**PASSAGE FOR REVIEW:**

After hitting these walls, we dug into SGLang GitHub issues and community reports. A few things worth knowing:
TP=2 may not be the right parallelism strategy for MoE models on multi-node DGX Spark. Standard tensor parallelism was designed for dense models. MoE models have sparse expert routing — only ~10B parameters activate per token in M2.7's 230B total. With TP, you still broadcast all activations to all GPUs and split the KV cache, which wastes bandwidth and memory. EP routes each token's computation to the nodes where its experts live. On two Sparks with 109 Gb/s RoCE, EP could be meaningfully more efficient.
That "loading now" status in the previous section never resolved. The final SGLang attempt hit a new wall: deep_gemm — a C extension for FP8 matrix scale factor layout transforms — crashed on SM 12.1. It's not in the supported hardware list. Patching it in-container (a try/except around the failing function, falling back to natural-layout scale factors) got weights loaded but post-load quantization failed in a different place. After five launch attempts and five reboots, the pattern was clear: community SGLang + MiniMax M2.7 FP8 + TP=2 on GB10 doesn't have a working recipe. Nobody has published one.

**EXTRACTED MATERIAL:**

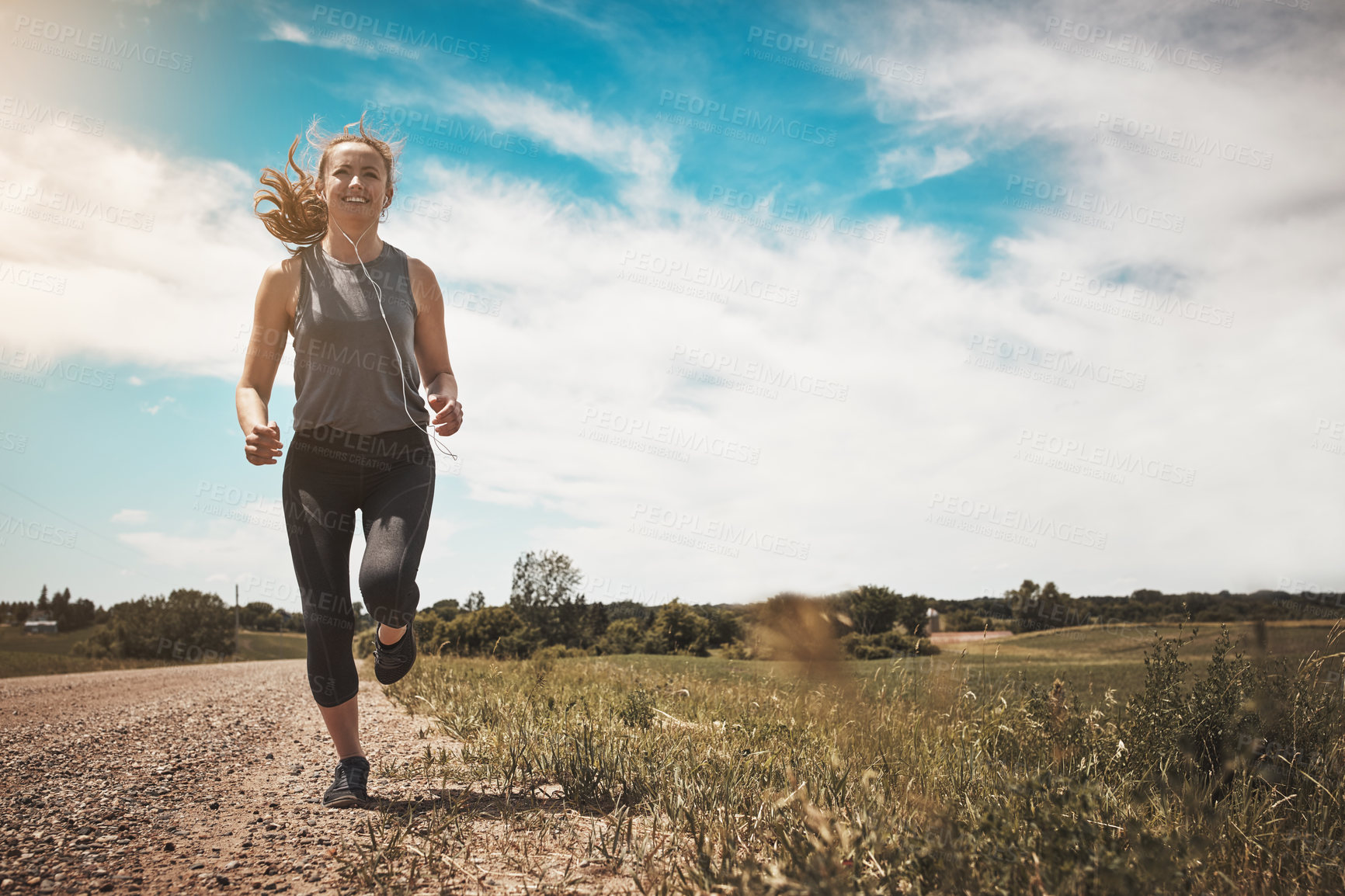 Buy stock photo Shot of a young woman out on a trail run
...
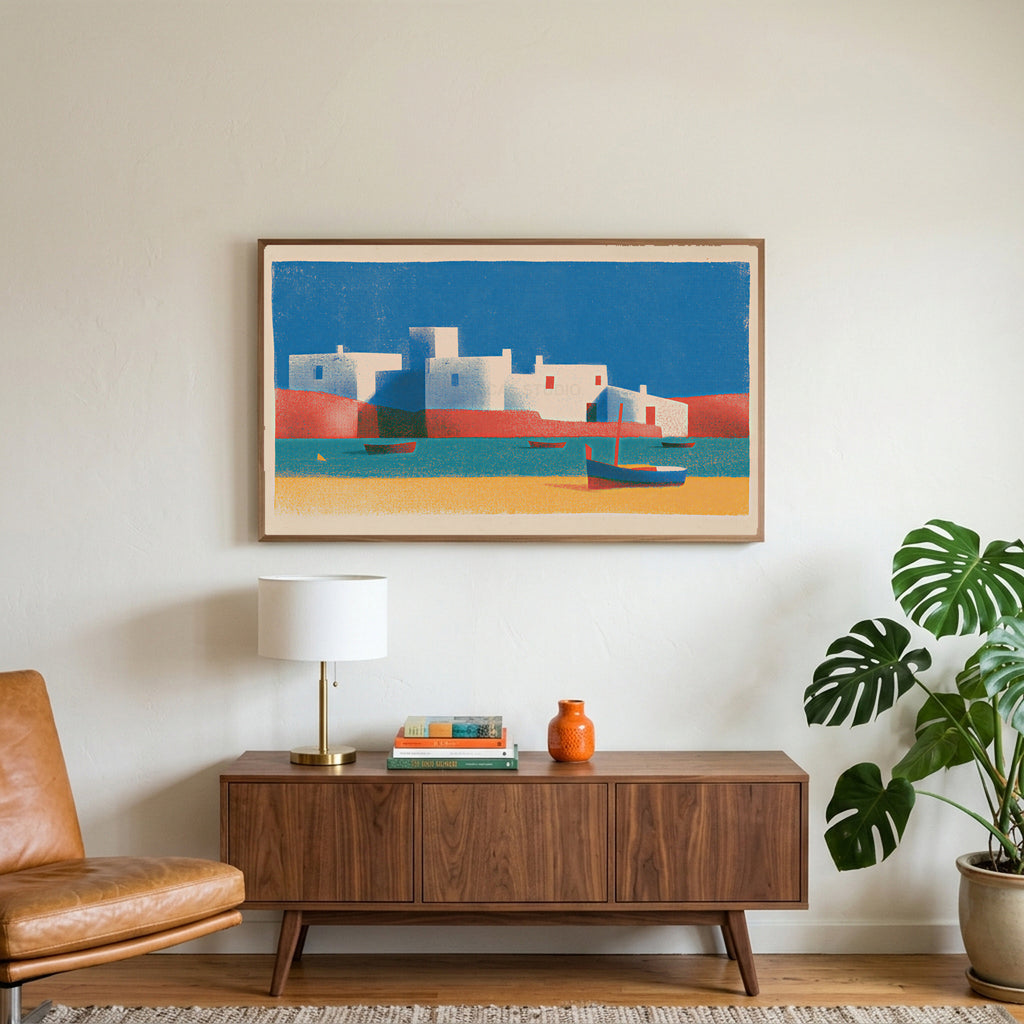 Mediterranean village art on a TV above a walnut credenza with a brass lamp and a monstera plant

**EXERCISE TASKS:**
1) Reproduce the passage on SGLang from "After hitting these" to "meaningfully more efficient.".
2) Decide whether each statement agrees with the passage on SGLang. Answer yes or no, and quote the words that settle it. (a) In M2.7, about 10B parameters activate per token. (b) Standard tensor parallelism was designed for MoE models. (c) SM 12.1 is on deep_gemm's supported hardware list.
The material has no connection to the text.

**ANSWERS FOR EACH ITEM:**
1)
After hitting these walls, we dug into SGLang GitHub issues and community reports. A few things worth knowing:
TP=2 may not be the right parallelism strategy for MoE models on multi-node DGX Spark. Standard tensor parallelism was designed for dense models. MoE models have sparse expert routing — only ~10B parameters activate per token in M2.7's 230B total. With TP, you still broadcast all activations to all GPUs and split the KV cache, which wastes bandwidth and memory. EP routes each token's computation to the nodes where its experts live. On two Sparks with 109 Gb/s RoCE, EP could be meaningfully more efficient.

2)
(a) Yes: "only ~10B parameters activate per token in M2.7's 230B total"
(b) No: "Standard tensor parallelism was designed for dense models."
(c) No: "It's not in the supported hardware list."